I agree with him 100%, and it’s one of the reasons I’m a fan of Ruby on Rails. It’s a world apart from C# in .NET, and it’s rough to get proficient in (for all the reasons Vadim mentions, so many areas learn) but it is very elegant, and just about everything you do is in Ruby.
Now if only I could find the time to make the leap from Rails rookie!
July 12, 2006
An interesting MSDN article by Jean-Paul Boodhoo discussing a way to test closer to the front-edge of a .NET web app. It’s interesting to see how TDD is evolving in the .NET world.
There does seem to be a lot of progress towards an opensource/TDD paradigm in .NET, though it’s still not a very cohesive end-to-end system. It’s unfortunate that Microsoft didn’t have the vision to build all this agile/tdd stuff into Visual Studio.
But maybe they did? I wonder if Team System has a lot of great stuff that I’ve just not been exposed to – when it came out with an outrageous $5.5-$11k per developer price tag, I convinced myself not to even take a glance at it or download a demo.

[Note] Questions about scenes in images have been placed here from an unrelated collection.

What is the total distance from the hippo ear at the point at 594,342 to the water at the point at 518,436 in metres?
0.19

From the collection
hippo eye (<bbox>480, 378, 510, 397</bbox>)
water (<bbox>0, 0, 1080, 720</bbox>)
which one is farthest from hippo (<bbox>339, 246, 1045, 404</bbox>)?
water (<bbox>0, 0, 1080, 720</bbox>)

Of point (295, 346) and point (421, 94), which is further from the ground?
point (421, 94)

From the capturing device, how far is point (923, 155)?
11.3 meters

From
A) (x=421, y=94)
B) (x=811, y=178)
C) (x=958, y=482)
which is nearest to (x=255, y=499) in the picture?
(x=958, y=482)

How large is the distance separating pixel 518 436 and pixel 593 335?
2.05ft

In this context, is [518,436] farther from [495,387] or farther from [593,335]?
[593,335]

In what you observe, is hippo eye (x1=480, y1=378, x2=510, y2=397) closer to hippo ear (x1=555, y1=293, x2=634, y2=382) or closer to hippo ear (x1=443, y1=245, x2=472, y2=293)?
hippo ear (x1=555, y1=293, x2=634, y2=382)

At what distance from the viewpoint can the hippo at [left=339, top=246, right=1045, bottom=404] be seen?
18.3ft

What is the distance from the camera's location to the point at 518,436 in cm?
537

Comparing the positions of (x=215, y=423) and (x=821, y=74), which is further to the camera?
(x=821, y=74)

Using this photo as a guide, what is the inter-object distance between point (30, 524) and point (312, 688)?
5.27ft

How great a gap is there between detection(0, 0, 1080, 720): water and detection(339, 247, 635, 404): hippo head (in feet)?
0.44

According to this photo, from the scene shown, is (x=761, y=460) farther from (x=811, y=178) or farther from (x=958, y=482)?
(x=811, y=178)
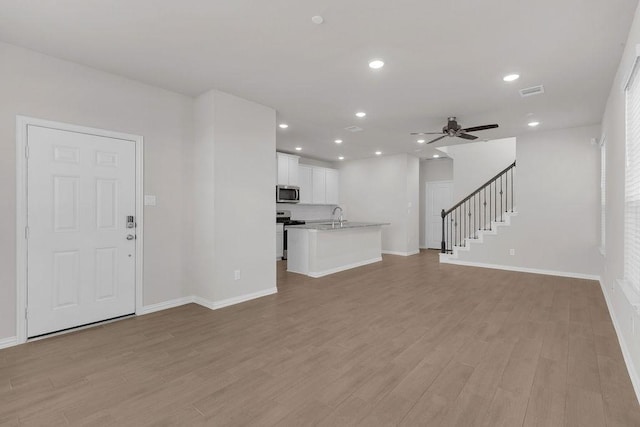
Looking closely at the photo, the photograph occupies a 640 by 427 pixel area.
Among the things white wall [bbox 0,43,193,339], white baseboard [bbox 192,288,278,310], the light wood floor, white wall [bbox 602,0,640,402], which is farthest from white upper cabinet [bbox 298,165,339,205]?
white wall [bbox 602,0,640,402]

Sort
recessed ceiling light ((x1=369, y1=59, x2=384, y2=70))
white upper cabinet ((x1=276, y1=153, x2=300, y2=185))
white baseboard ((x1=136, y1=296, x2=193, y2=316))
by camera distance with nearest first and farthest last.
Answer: recessed ceiling light ((x1=369, y1=59, x2=384, y2=70))
white baseboard ((x1=136, y1=296, x2=193, y2=316))
white upper cabinet ((x1=276, y1=153, x2=300, y2=185))

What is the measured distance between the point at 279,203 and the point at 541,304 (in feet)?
20.3

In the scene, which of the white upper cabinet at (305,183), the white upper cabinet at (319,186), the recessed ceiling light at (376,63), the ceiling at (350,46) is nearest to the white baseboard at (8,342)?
the ceiling at (350,46)


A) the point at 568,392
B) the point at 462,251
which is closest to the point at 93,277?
the point at 568,392

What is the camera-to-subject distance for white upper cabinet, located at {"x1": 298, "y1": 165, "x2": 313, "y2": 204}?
28.5ft

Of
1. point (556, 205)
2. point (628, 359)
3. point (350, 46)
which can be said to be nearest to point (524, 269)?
point (556, 205)

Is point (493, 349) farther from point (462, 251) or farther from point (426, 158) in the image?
point (426, 158)

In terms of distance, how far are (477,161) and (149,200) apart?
26.6 feet

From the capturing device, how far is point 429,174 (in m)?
10.0

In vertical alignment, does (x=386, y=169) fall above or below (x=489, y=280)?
above

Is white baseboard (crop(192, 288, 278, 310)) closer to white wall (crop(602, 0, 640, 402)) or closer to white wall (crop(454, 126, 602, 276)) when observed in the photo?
white wall (crop(602, 0, 640, 402))

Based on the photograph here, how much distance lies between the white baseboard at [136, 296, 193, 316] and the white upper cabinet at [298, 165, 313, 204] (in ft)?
16.2

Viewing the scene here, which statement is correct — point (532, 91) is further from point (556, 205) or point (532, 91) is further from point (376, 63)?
point (556, 205)

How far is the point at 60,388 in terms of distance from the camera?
2258 millimetres
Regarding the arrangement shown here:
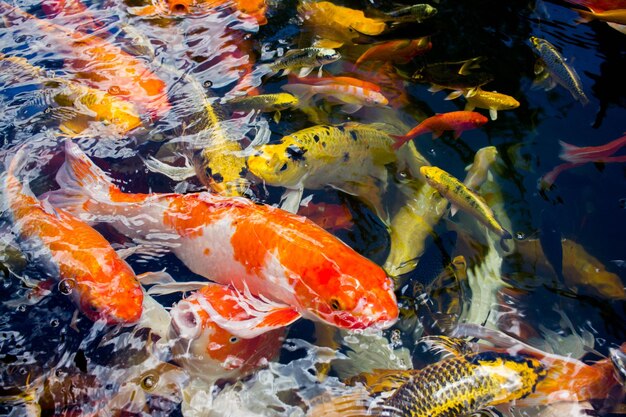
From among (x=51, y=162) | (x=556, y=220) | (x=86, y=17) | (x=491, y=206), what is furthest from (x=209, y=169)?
(x=86, y=17)

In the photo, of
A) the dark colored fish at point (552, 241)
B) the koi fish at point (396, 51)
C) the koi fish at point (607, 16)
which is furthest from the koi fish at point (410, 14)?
the dark colored fish at point (552, 241)

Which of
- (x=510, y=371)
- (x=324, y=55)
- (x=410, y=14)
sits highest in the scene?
(x=410, y=14)

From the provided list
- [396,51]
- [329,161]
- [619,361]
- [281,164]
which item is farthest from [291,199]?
[619,361]

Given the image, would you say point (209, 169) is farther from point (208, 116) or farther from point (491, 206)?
point (491, 206)

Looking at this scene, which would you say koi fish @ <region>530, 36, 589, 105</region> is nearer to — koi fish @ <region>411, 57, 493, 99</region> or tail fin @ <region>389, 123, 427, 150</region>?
koi fish @ <region>411, 57, 493, 99</region>

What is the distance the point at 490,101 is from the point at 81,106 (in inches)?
112

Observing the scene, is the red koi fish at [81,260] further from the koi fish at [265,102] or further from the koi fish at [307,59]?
the koi fish at [307,59]

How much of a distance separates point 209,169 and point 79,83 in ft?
5.03

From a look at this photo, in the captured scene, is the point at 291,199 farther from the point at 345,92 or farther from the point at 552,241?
the point at 552,241

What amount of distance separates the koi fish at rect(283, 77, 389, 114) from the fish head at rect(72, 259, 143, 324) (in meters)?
1.88

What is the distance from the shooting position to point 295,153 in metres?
2.94

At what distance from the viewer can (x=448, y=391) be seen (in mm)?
2080

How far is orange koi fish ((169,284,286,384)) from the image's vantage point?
2207 mm

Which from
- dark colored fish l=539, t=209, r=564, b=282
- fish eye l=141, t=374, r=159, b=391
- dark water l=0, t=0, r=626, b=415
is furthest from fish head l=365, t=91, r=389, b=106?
fish eye l=141, t=374, r=159, b=391
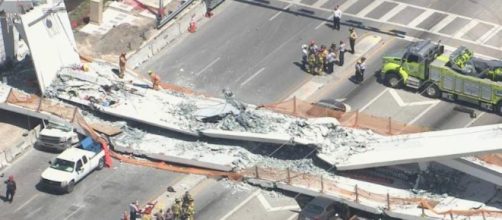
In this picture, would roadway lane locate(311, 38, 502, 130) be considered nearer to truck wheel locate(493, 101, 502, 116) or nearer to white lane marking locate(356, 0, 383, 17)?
truck wheel locate(493, 101, 502, 116)

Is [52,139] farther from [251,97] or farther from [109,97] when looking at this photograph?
[251,97]

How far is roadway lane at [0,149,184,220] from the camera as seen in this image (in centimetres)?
6138

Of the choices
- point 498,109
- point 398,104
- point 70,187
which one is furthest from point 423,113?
point 70,187

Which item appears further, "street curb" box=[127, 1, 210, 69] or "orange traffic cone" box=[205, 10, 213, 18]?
"orange traffic cone" box=[205, 10, 213, 18]

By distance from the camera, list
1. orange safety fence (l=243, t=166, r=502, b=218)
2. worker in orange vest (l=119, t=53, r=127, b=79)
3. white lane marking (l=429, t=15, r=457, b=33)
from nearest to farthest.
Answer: orange safety fence (l=243, t=166, r=502, b=218), worker in orange vest (l=119, t=53, r=127, b=79), white lane marking (l=429, t=15, r=457, b=33)

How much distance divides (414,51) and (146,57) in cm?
1503

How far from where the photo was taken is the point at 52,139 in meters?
65.5

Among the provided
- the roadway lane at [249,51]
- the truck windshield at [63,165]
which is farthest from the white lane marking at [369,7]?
the truck windshield at [63,165]

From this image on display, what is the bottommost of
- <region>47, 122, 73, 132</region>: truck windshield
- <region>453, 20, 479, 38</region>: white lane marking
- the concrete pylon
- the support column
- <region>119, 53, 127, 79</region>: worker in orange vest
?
the support column

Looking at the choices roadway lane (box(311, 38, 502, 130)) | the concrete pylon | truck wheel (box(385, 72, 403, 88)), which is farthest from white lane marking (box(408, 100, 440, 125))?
the concrete pylon

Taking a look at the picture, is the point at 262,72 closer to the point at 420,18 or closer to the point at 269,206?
the point at 420,18

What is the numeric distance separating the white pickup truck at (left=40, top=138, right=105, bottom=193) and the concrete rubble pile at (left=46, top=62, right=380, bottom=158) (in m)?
3.61

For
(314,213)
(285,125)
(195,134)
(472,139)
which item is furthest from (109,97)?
(472,139)

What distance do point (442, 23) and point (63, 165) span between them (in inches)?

For anyone actively using Team System, how does it’s features stack up to the open-source lineup (NAnt, NUnit, CruiseControl, NCover, NDoc, FxCop, Simian) that it is competing with?
July 07, 2006
Looks like the PHP faction of the Web 2.0 crowd is getting a little uppity at the success 37 Signals has achieved, specifically their Basecamp product, heralding ActiveCollab as a candidate to kill their monopoly on PM software. Pure sillyness, and a clear case of RoRenvy.
For the record, 37S didn’t pay me to say this – but I do owe them continuous thanks for breathing new life into what felt like a stale lineup of webappdev tools.